▸ Text provided
━━━━━━━━━━━━━━━━━━━━
I wish I remember where I saw it, I think it was some Christian website, where they mock humanist ideas and have a picture of a very aged Bertrand Russell, which makes him look pretty frail and ridiculous, and it asks would you trust anything something that looks like this said. To be fair whenever I see a picture of that fat fuck Rush Limbaugh or the used car salesman smile of Joel Olsteen I think similar things, just looking at this how could you trust anything these people say. In Russell's defense though the guy is old, and people don't look their best when they reach 90; in Olsteen's I'm pretty sure the huckster smile is all part of the slick image he manufactures for his livelihood. In Rush's case, I don't know how to justify it. The man is just a deluded asshole, and his essence is probably just seeping out of his pores or something.

Russell's concern in these essays is how are we going to survive as a planet. Written in the early days of the Cold War, he was (wrongly) convinced that unless something drastic happened we would end up destroying each other by the year 2000. These essays all in one way or another deal with questions of why are we at this brink? Obviously, since we are here right now, the situation wasn't quite as dire as Russell though, or at least not as immediate, but it's not like we are out of the woods yet. If he was overly pessimistic about the world coming to an end, he is overly optimistic about a decline in religious manias, silly him thinking that we had grown-up enough to leave fairy tales behind, especially apocalyptic ones.
━━━━━━━━━━━━━━━━━━━━
Questions about scene geometry:
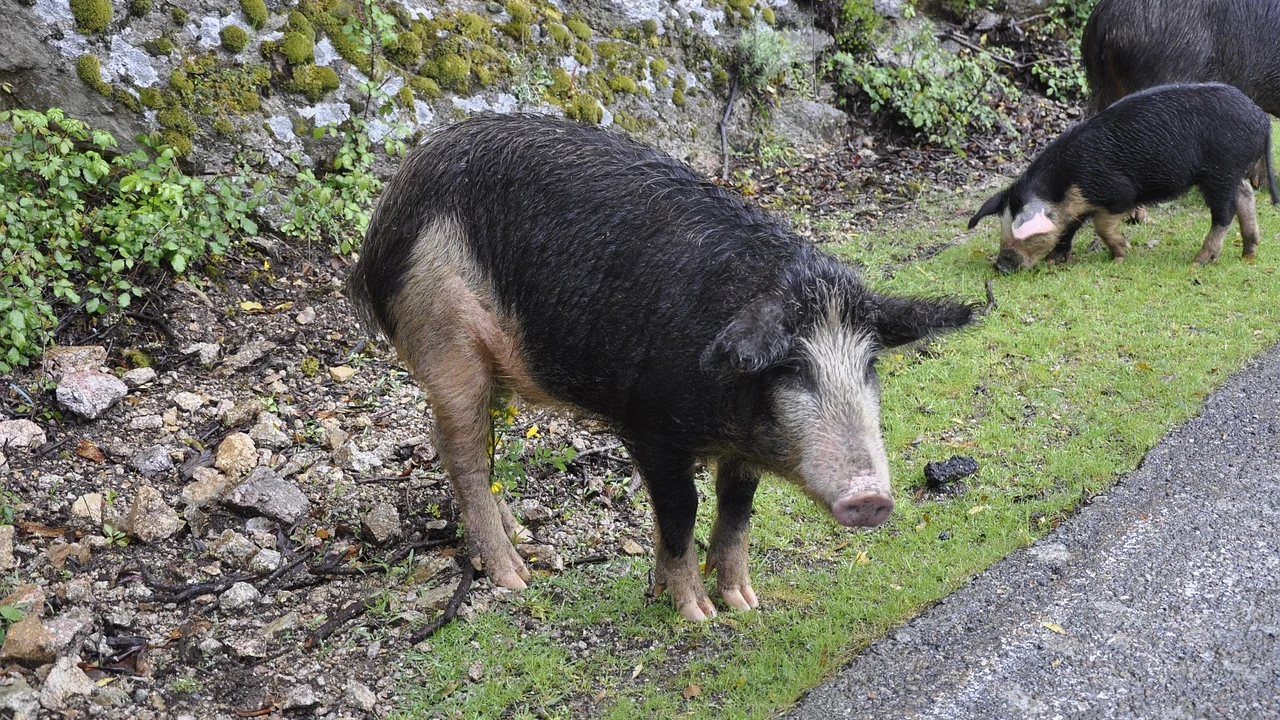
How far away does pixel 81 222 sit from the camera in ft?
20.1

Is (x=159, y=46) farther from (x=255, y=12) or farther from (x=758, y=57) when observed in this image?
(x=758, y=57)

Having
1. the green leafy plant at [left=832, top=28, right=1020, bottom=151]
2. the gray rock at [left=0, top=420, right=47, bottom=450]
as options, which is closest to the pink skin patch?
the green leafy plant at [left=832, top=28, right=1020, bottom=151]

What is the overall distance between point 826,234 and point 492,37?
326 centimetres

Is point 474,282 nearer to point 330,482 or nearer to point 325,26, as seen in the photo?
point 330,482

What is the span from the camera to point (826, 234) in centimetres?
902

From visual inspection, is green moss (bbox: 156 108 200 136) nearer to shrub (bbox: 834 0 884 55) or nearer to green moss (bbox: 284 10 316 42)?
green moss (bbox: 284 10 316 42)

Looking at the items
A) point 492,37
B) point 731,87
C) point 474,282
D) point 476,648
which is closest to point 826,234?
point 731,87

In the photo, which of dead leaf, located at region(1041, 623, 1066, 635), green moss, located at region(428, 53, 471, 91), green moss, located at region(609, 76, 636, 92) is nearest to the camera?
dead leaf, located at region(1041, 623, 1066, 635)

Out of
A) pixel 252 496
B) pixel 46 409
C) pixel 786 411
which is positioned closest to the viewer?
pixel 786 411

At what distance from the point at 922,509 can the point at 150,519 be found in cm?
369

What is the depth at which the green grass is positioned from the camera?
13.7 ft

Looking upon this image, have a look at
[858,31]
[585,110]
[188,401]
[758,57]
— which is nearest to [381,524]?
[188,401]

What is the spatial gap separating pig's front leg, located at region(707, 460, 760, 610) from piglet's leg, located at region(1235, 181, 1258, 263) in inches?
229

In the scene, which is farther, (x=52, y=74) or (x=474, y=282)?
(x=52, y=74)
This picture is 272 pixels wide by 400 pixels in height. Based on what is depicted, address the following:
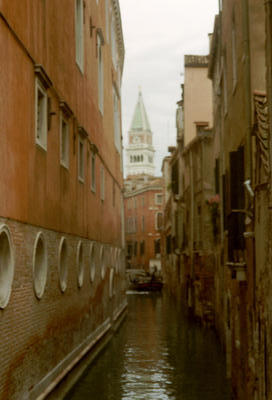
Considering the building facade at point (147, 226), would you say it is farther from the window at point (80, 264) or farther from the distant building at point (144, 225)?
the window at point (80, 264)

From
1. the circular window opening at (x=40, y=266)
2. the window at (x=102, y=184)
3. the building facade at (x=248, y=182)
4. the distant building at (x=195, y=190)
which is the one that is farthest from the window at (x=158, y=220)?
the circular window opening at (x=40, y=266)

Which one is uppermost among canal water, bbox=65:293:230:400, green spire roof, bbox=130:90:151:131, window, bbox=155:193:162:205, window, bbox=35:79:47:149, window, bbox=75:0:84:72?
green spire roof, bbox=130:90:151:131

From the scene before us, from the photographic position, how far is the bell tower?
594 ft

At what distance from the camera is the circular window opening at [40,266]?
10797 millimetres

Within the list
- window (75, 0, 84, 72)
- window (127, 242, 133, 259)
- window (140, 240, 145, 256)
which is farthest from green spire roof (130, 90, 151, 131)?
window (75, 0, 84, 72)

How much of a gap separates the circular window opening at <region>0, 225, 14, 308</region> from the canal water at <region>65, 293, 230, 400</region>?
451 cm

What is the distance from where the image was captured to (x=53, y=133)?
12.3 m

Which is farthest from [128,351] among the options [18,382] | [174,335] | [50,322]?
[18,382]

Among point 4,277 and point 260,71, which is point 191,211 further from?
point 4,277

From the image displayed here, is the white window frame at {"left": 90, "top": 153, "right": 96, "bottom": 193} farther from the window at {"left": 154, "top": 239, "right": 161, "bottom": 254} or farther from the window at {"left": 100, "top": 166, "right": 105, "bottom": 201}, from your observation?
the window at {"left": 154, "top": 239, "right": 161, "bottom": 254}

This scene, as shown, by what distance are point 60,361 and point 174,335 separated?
11.0m

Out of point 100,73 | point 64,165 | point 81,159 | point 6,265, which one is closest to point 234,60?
point 64,165

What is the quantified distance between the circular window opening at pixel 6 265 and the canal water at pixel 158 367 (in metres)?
4.51

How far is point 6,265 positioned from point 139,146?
172636 mm
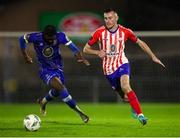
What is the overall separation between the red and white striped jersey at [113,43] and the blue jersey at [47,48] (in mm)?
556

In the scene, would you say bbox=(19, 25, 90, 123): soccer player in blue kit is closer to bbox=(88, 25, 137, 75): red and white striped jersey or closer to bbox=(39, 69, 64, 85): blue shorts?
bbox=(39, 69, 64, 85): blue shorts

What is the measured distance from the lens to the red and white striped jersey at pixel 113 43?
14.9 meters

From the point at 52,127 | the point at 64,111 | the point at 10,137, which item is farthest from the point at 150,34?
the point at 10,137

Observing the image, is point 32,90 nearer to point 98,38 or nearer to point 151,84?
point 151,84

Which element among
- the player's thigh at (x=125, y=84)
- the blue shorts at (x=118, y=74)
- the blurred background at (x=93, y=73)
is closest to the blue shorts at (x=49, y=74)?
the blue shorts at (x=118, y=74)

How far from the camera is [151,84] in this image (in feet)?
74.8

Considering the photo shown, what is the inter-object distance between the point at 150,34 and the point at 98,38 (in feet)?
25.3

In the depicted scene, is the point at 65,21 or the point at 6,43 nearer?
the point at 6,43

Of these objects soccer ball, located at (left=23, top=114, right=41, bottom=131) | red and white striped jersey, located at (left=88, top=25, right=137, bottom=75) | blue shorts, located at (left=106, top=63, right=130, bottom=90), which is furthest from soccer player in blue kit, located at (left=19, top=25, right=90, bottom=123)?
soccer ball, located at (left=23, top=114, right=41, bottom=131)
━━━━━━━━━━━━━━━━━━━━
▸ Exercise set
(a) Copy the passage about Bertrand Russell, starting with "I wish I remember" and going on through "pores or something.", and swap "website" for "blog".
(b) Write the next part of the passage about Bertrand Russell's essays, picking up after its final sentence.

▸ Answers to the tasks
(a)
I wish I remember where I saw it, I think it was some Christian blog, where they mock humanist ideas and have a picture of a very aged Bertrand Russell, which makes him look pretty frail and ridiculous, and it asks would you trust anything something that looks like this said. To be fair whenever I see a picture of that fat fuck Rush Limbaugh or the used car salesman smile of Joel Olsteen I think similar things, just looking at this how could you trust anything these people say. In Russell's defense though the guy is old, and people don't look their best when they reach 90; in Olsteen's I'm pretty sure the huckster smile is all part of the slick image he manufactures for his livelihood. In Rush's case, I don't know how to justify it. The man is just a deluded asshole, and his essence is probably just seeping out of his pores or something.

(b)
Quite a bit of this book is how irrationality and ignorance create problems, and stop any meaningful solutions from happening. As I said this is either common sense, or bullshit, depending on what you believe.

Russell's big solution though is a little weird. He advocates a one world government. Pointing to the flourishing of the Greeks when they threw off the shackles of their own dogmatic superficial beliefs when they became cosmopolitan, Russell thinks that this is something that can be done to save our planet from annihilation. He has good points for why this is necessary, and I nodded along with him, but a one world government is about as realistic at this point as my no-government world. I appreciate the idea he has, and maybe he is on to something.

Why a one-world government would be a good thing? This isn't from the book, but from Evangelical literature, they hate the idea of a one-world government (except for the one that JC brings after the war to end all wars), I mean irrationally fear it, as if it is something that is knocking at our door, and that is coming and will take away their guns and make them wear barcodes on their neck. Their paranoia at this, and their hatred at the possibility of a 'peaceful world' stinks to them of the Anti-Christ (yes in Evangelical literature the Anti-Christ will try to bring peace secularly, what an evil fuck he must be to try to do that). Now I like to think that if Chick believes something with that kind of hatred then it just might be a good idea. I've never given too much thought to a one-world government, but if the Evangelicals hate it, then maybe it's a good thing.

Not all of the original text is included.